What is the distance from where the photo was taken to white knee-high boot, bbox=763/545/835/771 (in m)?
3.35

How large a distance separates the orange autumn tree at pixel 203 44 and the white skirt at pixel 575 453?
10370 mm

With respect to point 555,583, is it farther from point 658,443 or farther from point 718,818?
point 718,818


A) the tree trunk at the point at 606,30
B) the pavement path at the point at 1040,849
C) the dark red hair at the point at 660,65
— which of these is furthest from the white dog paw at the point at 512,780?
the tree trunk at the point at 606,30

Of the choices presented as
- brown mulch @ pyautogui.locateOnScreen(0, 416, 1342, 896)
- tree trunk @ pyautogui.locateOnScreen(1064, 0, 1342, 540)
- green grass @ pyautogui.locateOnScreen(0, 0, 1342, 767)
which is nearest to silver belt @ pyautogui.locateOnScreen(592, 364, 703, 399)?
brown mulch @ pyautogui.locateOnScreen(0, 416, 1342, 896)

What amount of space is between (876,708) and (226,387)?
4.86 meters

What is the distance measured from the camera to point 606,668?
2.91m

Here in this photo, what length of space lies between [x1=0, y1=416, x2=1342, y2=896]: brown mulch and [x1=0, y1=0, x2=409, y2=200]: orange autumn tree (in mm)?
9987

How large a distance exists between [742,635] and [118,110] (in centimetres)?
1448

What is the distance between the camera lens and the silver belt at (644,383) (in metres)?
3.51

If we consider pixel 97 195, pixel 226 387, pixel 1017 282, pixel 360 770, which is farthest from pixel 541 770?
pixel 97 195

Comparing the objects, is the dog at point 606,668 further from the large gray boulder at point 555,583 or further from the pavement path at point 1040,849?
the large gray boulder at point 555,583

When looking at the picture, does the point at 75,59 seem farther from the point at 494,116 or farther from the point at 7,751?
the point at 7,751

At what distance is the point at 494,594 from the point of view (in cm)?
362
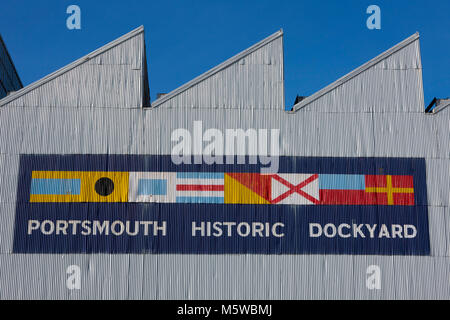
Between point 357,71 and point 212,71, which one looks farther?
point 357,71

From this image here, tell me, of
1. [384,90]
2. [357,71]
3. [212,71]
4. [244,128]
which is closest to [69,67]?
[212,71]

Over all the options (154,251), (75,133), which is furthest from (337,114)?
(75,133)

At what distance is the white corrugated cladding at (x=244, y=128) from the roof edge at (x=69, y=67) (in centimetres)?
20

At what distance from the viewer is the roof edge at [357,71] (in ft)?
112

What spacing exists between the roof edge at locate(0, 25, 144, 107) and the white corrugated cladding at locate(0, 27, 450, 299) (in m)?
0.20

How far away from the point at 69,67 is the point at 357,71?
63.2ft

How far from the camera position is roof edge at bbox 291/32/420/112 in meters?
34.2

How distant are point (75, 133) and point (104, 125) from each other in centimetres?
195

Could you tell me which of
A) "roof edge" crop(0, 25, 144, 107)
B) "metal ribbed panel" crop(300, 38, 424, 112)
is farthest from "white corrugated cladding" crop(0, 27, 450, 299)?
"roof edge" crop(0, 25, 144, 107)

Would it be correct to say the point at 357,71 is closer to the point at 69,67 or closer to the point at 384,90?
the point at 384,90

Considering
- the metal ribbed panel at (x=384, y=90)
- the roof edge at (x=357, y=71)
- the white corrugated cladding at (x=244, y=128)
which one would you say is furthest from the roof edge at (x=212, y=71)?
the metal ribbed panel at (x=384, y=90)

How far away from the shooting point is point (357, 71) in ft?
114

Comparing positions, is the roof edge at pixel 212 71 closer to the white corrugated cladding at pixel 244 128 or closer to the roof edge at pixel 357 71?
the white corrugated cladding at pixel 244 128

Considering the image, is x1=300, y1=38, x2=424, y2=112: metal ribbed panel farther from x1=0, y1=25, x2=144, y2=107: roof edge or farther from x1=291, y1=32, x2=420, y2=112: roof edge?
x1=0, y1=25, x2=144, y2=107: roof edge
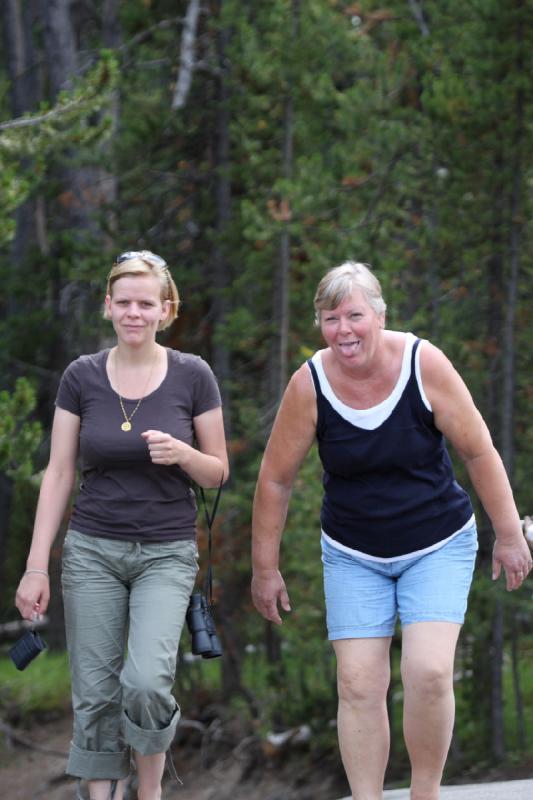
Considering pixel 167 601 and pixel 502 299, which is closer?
pixel 167 601

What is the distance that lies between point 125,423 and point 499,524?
1299 millimetres

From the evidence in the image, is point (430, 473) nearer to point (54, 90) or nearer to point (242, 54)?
point (242, 54)

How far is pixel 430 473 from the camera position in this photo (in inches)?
163

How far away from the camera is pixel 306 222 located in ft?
39.8

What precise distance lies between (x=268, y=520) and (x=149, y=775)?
94 cm

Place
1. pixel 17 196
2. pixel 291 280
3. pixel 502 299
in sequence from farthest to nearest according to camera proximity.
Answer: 1. pixel 291 280
2. pixel 502 299
3. pixel 17 196

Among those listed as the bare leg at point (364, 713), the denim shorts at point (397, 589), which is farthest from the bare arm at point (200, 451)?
the bare leg at point (364, 713)

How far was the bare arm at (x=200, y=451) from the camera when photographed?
4090mm

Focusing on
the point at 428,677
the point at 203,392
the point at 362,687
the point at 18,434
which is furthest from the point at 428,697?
the point at 18,434

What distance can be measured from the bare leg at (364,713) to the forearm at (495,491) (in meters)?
0.57

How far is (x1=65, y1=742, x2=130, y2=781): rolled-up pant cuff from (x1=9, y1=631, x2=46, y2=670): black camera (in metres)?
0.34

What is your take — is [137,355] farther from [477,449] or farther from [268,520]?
[477,449]

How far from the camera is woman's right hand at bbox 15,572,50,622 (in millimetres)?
4250

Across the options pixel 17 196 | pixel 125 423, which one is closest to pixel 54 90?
------------------------------
Copy out every item above word for word, leaving out the pictures.

= Exercise solution =
What is the distance from where the photo was taken to white knee-high boot, bbox=763/545/835/771 (in m)?
3.35

How large a distance separates the orange autumn tree at pixel 203 44 and the white skirt at pixel 575 453?
10370 mm

With respect to point 555,583, is it farther from point 658,443 or farther from point 718,818?
point 718,818


A) the tree trunk at the point at 606,30
B) the pavement path at the point at 1040,849
C) the dark red hair at the point at 660,65
— which of these is furthest from the white dog paw at the point at 512,780?
the tree trunk at the point at 606,30

Of the choices presented as
- brown mulch @ pyautogui.locateOnScreen(0, 416, 1342, 896)
- tree trunk @ pyautogui.locateOnScreen(1064, 0, 1342, 540)
- green grass @ pyautogui.locateOnScreen(0, 0, 1342, 767)
which is nearest to silver belt @ pyautogui.locateOnScreen(592, 364, 703, 399)?
brown mulch @ pyautogui.locateOnScreen(0, 416, 1342, 896)

What amount of space is between (876,708) and (226,387)?
4.86 meters

What is the distance measured from the camera to point 606,668?
2.91m

Here in this photo, what length of space lies between [x1=0, y1=416, x2=1342, y2=896]: brown mulch and [x1=0, y1=0, x2=409, y2=200]: orange autumn tree (in mm)?
9987

How large a distance exists between [742,635] and [118,110] (in centimetres)?
1448

What is the distance between the camera lens and the silver belt at (644,383) (in metres)?
3.51

If we consider pixel 97 195, pixel 226 387, pixel 1017 282, pixel 360 770, which is farthest from pixel 541 770?
pixel 97 195

Comparing the objects, is the dog at point 606,668 further from the large gray boulder at point 555,583 or further from the pavement path at point 1040,849?
the large gray boulder at point 555,583

When looking at the picture, does the point at 75,59 seem farther from the point at 494,116 or farther from the point at 7,751?
the point at 7,751

At what distance is the point at 494,594 from the point of view (in cm)?
362
Between point 357,71 and point 212,71, which one looks farther?
point 357,71

From this image here, tell me, of
1. [384,90]
2. [357,71]
3. [212,71]
4. [244,128]
which is closest to [69,67]?
[212,71]

Over all the options (154,251), (75,133), which is furthest from (337,114)?
(75,133)

At what distance is the white corrugated cladding at (x=244, y=128) from the roof edge at (x=69, y=67) (in centimetres)?
20

At what distance from the viewer is the roof edge at [357,71] (in ft)?
112

What spacing exists between the roof edge at locate(0, 25, 144, 107) and the white corrugated cladding at locate(0, 27, 450, 299) (in m)?
0.20

How far away from the point at 69,67 is the point at 357,71?
63.2ft

How far from the camera position is roof edge at bbox 291/32/420/112 in meters?
34.2

How distant are point (75, 133) and point (104, 125) from each other in centimetres?
195

Could you tell me which of
A) "roof edge" crop(0, 25, 144, 107)
B) "metal ribbed panel" crop(300, 38, 424, 112)
is farthest from "white corrugated cladding" crop(0, 27, 450, 299)?
"roof edge" crop(0, 25, 144, 107)

Would it be correct to say the point at 357,71 is closer to the point at 69,67 or closer to the point at 384,90?
the point at 384,90

Considering
- the metal ribbed panel at (x=384, y=90)
- the roof edge at (x=357, y=71)
- the white corrugated cladding at (x=244, y=128)
which one would you say is furthest from the roof edge at (x=212, y=71)?
the metal ribbed panel at (x=384, y=90)

How far away from the shooting point is point (357, 71) in ft?
114

Comparing positions, is the roof edge at pixel 212 71 closer to the white corrugated cladding at pixel 244 128 or closer to the roof edge at pixel 357 71?
the white corrugated cladding at pixel 244 128

Considering the image, is x1=300, y1=38, x2=424, y2=112: metal ribbed panel farther from x1=0, y1=25, x2=144, y2=107: roof edge or farther from x1=291, y1=32, x2=420, y2=112: roof edge?
x1=0, y1=25, x2=144, y2=107: roof edge
Considering pixel 167 601 and pixel 502 299, which is closer?
pixel 167 601

What is the distance that lies between point 125,423 and point 499,524?
1299 millimetres

From the evidence in the image, is point (430, 473) nearer to point (54, 90) or nearer to point (242, 54)?
point (242, 54)

How far is pixel 430 473 from the camera position in this photo (in inches)?
163

How far away from the camera is pixel 306 222 located in ft?
39.8

What precise distance lies between (x=268, y=520) and (x=149, y=775)?
94 cm

Place
1. pixel 17 196
2. pixel 291 280
3. pixel 502 299
in sequence from farthest to nearest according to camera proximity.
Answer: 1. pixel 291 280
2. pixel 502 299
3. pixel 17 196

Among those listed as the bare leg at point (364, 713), the denim shorts at point (397, 589), which is farthest from the bare arm at point (200, 451)?
the bare leg at point (364, 713)

How far was the bare arm at (x=200, y=451) from the camera when photographed?
4090mm

Focusing on
the point at 428,677
the point at 203,392
the point at 362,687
the point at 18,434
which is furthest from the point at 428,697?
the point at 18,434

What distance can be measured from the bare leg at (364,713) to the forearm at (495,491) (in meters)?
0.57

How far is (x1=65, y1=742, x2=130, y2=781): rolled-up pant cuff from (x1=9, y1=631, x2=46, y2=670): black camera (in metres)?
0.34

What is your take — is [137,355] farther from [477,449] or farther from [268,520]?
[477,449]

How far from the camera is woman's right hand at bbox 15,572,50,622 (in millimetres)?
4250

Across the options pixel 17 196 | pixel 125 423, which one is closest to pixel 54 90?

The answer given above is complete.